Commandant Van Keulen op zijn beurt zette in op een verhuizing van het 260 man sterke bataljon naar Soesterberg. Hij noemt het wrang dat 101 Tankbataljon in 1999 juist de Dumoulinkazerne in Soesterberg voor Seedorf verruilde. “Maar zoals gezegd zetten we onze schouders er weer onder. We draaien operationeel juist prima.”
De bemanning van de even buiten de poort gehuisveste brigade van de Koninklijke Marechaussee denkt er ook zo over, meldt adjudant Louis Koppen. “We zijn te professioneel
om ons negatief te laten beïnvloeden. Bovendien kunnen we allemaal rekenen op een herplaatsing in Nederland, al moet daar nog beleid voor komen.”

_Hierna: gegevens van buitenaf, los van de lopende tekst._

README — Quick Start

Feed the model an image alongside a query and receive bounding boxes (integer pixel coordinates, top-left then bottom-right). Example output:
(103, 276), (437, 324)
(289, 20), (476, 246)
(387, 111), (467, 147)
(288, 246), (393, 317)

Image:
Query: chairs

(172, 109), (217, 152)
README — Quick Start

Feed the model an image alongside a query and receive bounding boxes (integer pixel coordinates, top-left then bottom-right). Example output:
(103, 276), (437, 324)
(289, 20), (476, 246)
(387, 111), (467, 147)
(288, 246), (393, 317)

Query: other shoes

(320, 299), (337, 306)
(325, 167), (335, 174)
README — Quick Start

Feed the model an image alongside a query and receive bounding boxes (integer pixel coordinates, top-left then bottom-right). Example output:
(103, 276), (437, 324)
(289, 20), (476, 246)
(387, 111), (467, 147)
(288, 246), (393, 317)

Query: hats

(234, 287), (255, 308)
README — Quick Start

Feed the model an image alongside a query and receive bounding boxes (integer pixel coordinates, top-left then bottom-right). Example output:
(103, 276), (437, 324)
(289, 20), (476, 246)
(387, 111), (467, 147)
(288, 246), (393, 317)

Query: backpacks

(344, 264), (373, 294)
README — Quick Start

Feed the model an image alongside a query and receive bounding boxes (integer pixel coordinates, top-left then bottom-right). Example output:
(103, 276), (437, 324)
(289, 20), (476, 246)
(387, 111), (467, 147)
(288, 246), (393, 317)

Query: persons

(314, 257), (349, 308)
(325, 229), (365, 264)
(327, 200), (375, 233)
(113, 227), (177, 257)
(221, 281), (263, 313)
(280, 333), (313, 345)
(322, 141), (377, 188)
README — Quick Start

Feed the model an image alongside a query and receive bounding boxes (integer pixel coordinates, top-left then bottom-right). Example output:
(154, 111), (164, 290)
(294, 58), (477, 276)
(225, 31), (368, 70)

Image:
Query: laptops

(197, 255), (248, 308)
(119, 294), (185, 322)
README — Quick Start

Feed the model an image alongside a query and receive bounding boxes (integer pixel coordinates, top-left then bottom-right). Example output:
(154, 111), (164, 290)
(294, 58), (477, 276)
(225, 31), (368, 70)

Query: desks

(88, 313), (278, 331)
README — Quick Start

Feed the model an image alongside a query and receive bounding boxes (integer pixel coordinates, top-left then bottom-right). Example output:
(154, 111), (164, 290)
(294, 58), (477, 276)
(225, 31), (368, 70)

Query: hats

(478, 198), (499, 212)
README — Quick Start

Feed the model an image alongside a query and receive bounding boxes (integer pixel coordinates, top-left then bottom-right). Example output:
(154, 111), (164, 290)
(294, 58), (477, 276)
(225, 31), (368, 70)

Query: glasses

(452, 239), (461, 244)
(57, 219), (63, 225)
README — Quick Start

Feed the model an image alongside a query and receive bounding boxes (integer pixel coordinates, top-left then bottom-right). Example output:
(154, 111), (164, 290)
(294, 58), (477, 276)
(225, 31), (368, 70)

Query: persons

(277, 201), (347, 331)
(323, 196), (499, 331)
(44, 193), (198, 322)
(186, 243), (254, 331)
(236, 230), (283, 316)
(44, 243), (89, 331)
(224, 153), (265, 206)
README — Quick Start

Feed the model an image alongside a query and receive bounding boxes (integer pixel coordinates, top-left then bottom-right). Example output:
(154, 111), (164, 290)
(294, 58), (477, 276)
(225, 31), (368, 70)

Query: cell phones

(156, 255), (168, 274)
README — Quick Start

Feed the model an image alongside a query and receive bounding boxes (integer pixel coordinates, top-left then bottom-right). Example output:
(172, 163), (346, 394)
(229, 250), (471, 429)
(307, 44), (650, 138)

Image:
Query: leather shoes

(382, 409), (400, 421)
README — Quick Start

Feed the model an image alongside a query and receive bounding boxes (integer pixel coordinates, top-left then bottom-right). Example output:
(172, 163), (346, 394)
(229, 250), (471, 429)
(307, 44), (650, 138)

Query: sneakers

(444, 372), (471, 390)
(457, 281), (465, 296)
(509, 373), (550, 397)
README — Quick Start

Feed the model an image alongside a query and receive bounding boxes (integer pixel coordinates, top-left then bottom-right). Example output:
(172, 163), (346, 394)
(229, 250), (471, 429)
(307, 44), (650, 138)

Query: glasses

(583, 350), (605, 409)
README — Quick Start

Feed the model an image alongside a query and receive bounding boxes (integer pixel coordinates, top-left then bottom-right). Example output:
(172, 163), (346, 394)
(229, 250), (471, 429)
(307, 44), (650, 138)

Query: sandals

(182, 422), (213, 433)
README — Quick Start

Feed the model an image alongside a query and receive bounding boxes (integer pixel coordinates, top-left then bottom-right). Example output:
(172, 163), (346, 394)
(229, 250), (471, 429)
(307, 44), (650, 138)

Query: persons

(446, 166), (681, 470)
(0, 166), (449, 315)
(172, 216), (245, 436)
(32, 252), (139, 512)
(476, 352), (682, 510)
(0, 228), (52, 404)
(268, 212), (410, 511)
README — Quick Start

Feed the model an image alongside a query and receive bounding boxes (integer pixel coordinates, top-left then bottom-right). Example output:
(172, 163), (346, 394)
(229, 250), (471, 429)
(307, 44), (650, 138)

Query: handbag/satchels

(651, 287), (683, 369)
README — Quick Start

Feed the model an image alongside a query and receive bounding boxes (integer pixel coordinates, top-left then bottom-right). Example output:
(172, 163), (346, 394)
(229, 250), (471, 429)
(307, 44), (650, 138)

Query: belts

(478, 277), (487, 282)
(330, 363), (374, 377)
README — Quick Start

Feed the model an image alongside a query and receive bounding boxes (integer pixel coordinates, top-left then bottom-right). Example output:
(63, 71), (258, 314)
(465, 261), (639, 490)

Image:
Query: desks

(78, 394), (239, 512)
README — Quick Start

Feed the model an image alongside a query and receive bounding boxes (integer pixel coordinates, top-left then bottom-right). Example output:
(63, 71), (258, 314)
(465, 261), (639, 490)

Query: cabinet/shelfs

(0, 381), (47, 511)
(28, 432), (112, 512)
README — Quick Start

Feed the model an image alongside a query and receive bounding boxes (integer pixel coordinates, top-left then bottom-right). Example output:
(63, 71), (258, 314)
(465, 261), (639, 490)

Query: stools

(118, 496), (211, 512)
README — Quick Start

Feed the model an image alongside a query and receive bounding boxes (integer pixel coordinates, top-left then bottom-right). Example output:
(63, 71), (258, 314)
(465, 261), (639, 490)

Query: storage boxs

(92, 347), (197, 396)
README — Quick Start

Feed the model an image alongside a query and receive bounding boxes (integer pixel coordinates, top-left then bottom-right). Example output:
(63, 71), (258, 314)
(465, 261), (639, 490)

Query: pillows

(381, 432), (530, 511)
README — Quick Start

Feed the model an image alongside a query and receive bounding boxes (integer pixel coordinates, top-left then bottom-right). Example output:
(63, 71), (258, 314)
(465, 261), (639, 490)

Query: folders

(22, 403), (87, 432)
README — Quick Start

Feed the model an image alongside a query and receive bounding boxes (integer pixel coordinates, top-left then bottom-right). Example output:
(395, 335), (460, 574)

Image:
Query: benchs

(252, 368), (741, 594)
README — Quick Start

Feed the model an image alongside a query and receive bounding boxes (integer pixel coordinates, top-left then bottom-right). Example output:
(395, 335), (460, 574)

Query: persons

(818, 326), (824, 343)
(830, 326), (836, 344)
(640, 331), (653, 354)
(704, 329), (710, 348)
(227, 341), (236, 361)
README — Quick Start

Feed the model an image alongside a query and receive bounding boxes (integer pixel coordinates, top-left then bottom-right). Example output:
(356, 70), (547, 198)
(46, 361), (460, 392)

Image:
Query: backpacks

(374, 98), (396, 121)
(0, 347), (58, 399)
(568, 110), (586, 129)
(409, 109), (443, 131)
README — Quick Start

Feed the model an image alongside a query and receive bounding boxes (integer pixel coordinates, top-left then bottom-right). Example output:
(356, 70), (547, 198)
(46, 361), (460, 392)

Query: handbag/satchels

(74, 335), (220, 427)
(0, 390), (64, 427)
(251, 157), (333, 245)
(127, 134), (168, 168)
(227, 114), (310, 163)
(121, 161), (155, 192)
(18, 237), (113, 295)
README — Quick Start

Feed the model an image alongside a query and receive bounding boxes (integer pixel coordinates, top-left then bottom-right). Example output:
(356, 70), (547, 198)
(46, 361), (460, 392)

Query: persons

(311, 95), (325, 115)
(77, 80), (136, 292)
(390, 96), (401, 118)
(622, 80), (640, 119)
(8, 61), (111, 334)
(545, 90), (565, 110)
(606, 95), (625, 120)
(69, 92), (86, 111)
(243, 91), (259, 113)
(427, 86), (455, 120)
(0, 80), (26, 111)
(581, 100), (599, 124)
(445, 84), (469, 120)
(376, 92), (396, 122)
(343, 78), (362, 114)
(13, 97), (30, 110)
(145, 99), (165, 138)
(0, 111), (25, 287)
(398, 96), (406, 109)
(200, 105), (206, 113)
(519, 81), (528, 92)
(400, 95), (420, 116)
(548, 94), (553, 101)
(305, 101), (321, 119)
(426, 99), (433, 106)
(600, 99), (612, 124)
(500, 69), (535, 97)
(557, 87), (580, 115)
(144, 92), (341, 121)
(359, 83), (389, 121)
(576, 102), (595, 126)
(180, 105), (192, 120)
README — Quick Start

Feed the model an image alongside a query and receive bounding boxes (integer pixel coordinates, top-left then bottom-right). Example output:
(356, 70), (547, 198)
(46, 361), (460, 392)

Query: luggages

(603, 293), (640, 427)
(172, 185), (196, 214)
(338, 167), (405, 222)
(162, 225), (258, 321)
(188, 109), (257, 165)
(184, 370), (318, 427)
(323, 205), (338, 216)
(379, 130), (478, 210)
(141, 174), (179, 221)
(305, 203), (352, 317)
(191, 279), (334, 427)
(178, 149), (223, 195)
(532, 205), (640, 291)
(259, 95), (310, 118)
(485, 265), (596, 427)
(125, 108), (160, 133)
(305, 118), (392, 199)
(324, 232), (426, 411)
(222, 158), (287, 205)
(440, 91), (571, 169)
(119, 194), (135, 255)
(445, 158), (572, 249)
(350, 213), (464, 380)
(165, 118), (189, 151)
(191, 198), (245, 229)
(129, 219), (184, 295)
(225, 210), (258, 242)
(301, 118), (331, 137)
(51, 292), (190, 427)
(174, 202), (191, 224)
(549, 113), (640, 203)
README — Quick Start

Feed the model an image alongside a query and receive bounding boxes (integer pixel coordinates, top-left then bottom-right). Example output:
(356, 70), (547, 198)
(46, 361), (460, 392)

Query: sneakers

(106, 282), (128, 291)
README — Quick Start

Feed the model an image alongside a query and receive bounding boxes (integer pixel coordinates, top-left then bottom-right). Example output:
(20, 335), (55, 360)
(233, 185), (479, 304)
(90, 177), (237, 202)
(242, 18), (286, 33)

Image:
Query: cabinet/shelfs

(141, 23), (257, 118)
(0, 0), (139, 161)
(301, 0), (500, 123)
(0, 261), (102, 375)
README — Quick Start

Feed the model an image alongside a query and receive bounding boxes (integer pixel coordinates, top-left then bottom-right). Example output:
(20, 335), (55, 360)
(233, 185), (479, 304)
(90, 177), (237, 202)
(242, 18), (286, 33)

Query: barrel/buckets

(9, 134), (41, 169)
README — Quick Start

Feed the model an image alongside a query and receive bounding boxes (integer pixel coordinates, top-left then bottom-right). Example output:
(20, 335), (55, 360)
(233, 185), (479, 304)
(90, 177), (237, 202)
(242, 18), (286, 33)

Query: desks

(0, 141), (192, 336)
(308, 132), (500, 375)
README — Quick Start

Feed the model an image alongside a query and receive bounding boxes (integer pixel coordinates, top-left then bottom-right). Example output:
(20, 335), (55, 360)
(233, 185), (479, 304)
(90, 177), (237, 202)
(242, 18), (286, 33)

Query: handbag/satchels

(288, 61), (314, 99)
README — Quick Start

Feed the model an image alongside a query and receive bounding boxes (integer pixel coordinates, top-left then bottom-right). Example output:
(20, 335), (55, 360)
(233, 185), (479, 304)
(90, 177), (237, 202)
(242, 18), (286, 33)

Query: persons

Voor de uitbundig besnorde Koppen kwam de opheffing niet als een donderslag bij heldere hemel. Na het einde van de Koude Oorlog heeft Defensie niks meer aan de oostgrens van Duitsland te zoeken, stelt hij vast. “Maar jammer is het allemaal wel. Als marechaussee krijg je in Zeven met andere facetten te maken dan in Nederland, zoals echtscheidingen en burenruzies. Je opereert ‘breed’ en internationaal.”
KEUZES MAKEN
Bij de te sluiten Nederlandse Oranje Nassauschool in Zeven hangt evenmin een bedrukte sfeer. Kinderen houden een generale repetitie voor de musical die avond; ouders halen als elke dag hun vrolijk kwetterende kroost op. Binnen in het fraaie pand toont directeur Eric Rijs zich evenwel bezorgd.
“Een kerngezonde school met 345 leerlingen bezit plotseling geen bestaansrecht meer”, zegt hij mistroostig. “We dachten dat het zo’n vaart niet zou lopen. De docenten moeten fundamentele keuzes maken over de toekomst. Proberen ze in Nederland aan de slag te komen of hier? We hopen snel duidelijkheid te krijgen. Maar we blijven tot de sluiting ons best doen.”